WRITTEN EXERCISE =>
Could you copy out the Julids announcement, starting at the words "However, it can" and stopping after "for usage hints.", with "runtime plug-in" swapped in for "loadable extension"?

PASSAGE =>
12 KiB
+++ title = "Presenting Julids: another fine sundry, by Nebcorp Heavy Industries and Sundries" slug = "presenting-julids" date = "2023-07-29" [taxonomies] tags = ["software", "sundry", "proclamation", "sqlite", "rust", "ulid", "julid"] +++
Presenting Julids
Nebcorp Heavy Industries and Sundries, long a world leader in sundries, is proud to present the official globally unique sortable identifier type for all Nebcorp HIAS', and all Nebcorp companies' database entities, Julids. Julids are globally unique sortable identifiers, backwards-compatible with ULIDs.
Inside your Rust program, simply add julid-rs
to your project's Cargo.toml
file, and use it
like:
use julid::Julid;
fn main() {
let id = Julid::new();
dbg!(id.created_at(), id.as_string());
}
Such a program would output something like:
[main.rs:2] id.created_at() = 2023-07-29T20:21:50.009Z
[main.rs:2] id.as_string() = "01H6HN10SS00020YT344XMGA3C"
However, it can also be built as a loadable extension for SQLite, adding database functions for creating and querying Julids:
$ sqlite3
SQLite version 3.40.1 2022-12-28 14:03:47
Enter ".help" for usage hints.
Connected to a transient in-memory database.
Use ".open FILENAME" to reopen on a persistent database.
sqlite> .load ./libjulid
sqlite> select hex(julid_new());
018998768ACF000060B31DB175E0C5F9
sqlite> select julid_string(julid_new());
01H6C7D9CT00009TF3EXXJHX4Y
sqlite> select julid_seconds(julid_new());
1690480066.208
sqlite> select datetime(julid_timestamp(julid_new()), 'auto');
2023-07-27 17:47:50
sqlite> select julid_counter(julid_new());
0
Julids vs ULIDs
Julids are a drop-in replacement for ULIDs; all Julids are valid ULIDs, but not all ULIDs are valid Julids.
Given their compatibility relationship, Julids and ULIDs must have quite a bit in common, and indeed they do:
- they are 128-bits long
- they are lexicographically sortable
- they encode their creation time as the number of milliseconds since the UNIX epoch
- their string representation is a 26-character base-32 Crockford encoding of their big-endian bytes
- IDs created within the same millisecond are still meant to sort in their order of creation
Julids and ULIDs have different ways to implement that last piece. If you look at the layout of bits in a ULID, they look like this:
According to the ULID spec, for ULIDs created in the same millisecond, the least-significant bit should be incremented for each new ID. Since that portion of the ULID is random, that means you may not be able to increment it without spilling into the timestamp portion. Likewise, it's easy to guess a new possibly-valid ULID simply by incrementing an already-known one. And finally, this means that sorting will need to read all the way to the end of the ULID for IDs created in the same millisecond.
To address these shortcomings, Julids (Joe's ULIDs) have the following structure:
As with ULIDs, the 48 most-significant bits encode the time of creation. Unlike ULIDs, the next 16 most-significant bits are not random: they're a monotonic counter for IDs created within the same millisecond1. Since it's only 16 bits, it will saturate after 65,536 IDs intra-millisecond creations, after which, IDs in that same millisecond will not have an intrinsic total order (the random bits will still be different, so you shouldn't have collisions). My PC, which is no slouch, can only generate about 20,000 per millisecond, so hopefully this is not an issue! Because the random bits are always fresh, it's not possible to easily guess a valid Julid if you already have a different valid one.

DATASET CONTENT =>
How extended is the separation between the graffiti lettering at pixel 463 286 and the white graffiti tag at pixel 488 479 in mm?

ANSWER BELOW =>
However, it can also be built as a runtime plug-in for SQLite, adding database functions for creating and querying Julids:
$ sqlite3
SQLite version 3.40.1 2022-12-28 14:03:47
Enter ".help" for usage hints.